• _Exercise_: Echo the lines below back word for word, changing nothing.

-- START OF Listed records --

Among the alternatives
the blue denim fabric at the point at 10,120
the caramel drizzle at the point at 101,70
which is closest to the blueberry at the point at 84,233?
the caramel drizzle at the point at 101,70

-- END OF Listed records --

• _Solution for this exercise_:
Among the alternatives
the blue denim fabric at the point at 10,120
the caramel drizzle at the point at 101,70
which is closest to the blueberry at the point at 84,233?
the caramel drizzle at the point at 101,70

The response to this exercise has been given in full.